Il y aurait bien des paroles à dire sur cette question de la pudeur féminine appliquée aux usages courants de la vie.

En résumé, les hommes, nos maîtres, seraient mal venus à nous reprocher l'insouciance que nous manifestons à cet égard. L'instinct de la pudeur, chez nous, est ce qu'ils ont désiré qu'il fût, en définitive.—Pourquoi ne nous accompagnent-ils pas, chez le couturier, et pourquoi déclarent-ils qu'une robe ne nous habille bien qu'autant qu'elle ne nous habille pas?

Gustave Droz cite un gentil ménage en lequel c'était le mari qui prenait les mesures des formes de sa femme, et qui les criait au couturier caché dans une pièce contiguë à celle où avait lieu l'essayage.—Ce mari-là était sage et la petite femme qui était la sienne avait, certainement, une opinion de la pudeur, différente de la nôtre.

Mais combien de maris sont pareils à celui de Gustave Droz, et s'il en existait ne les aimerions-nous pas trop?


LA NUANCE INTIME DE LA FEMME

J'ai vu M. de Nailes, aujourd'hui, et il a été, comme toujours, charmant.

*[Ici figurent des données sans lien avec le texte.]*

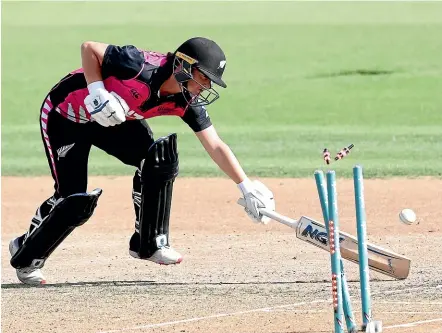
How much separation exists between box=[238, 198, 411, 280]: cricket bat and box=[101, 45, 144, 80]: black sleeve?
1476mm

Je veux bien, dans ce carnet, consigner les diverses impressions qui émeuvent ou qui charment ma vie mondaine, mais je me suis imposé la règle de ne jamais mentionner le récit détaillé de mes rencontres avec mon ami. Je ne parlerais donc pas de notre entretien d'aujourd'hui, si vraiment cet entretien ne se rattachait, par la passionnelle philosophie qui s'en dégage, aux quelques pages qui précèdent. Pour la première fois, en effet, j'ai discuté avec M. de Nailes et traité avec lui l'une de ces questions d'amour qui me sont familières avec Yvonne ou auxquelles sait si bien nous intéresser la marquise d'Oboso.

Cette question est un peu scabreuse et elle est de celles qu'un homme doit savoir mieux expliquer qu'une femme, il faut le dire, car elle se rapporte tout entière à des sensations particulières que l'homme seul peut éprouver dans la possession. Elle est relative à l'influence exercée par la couleur—le brun, le blond ou le roux—chez la femme, sur le désir de l'amant.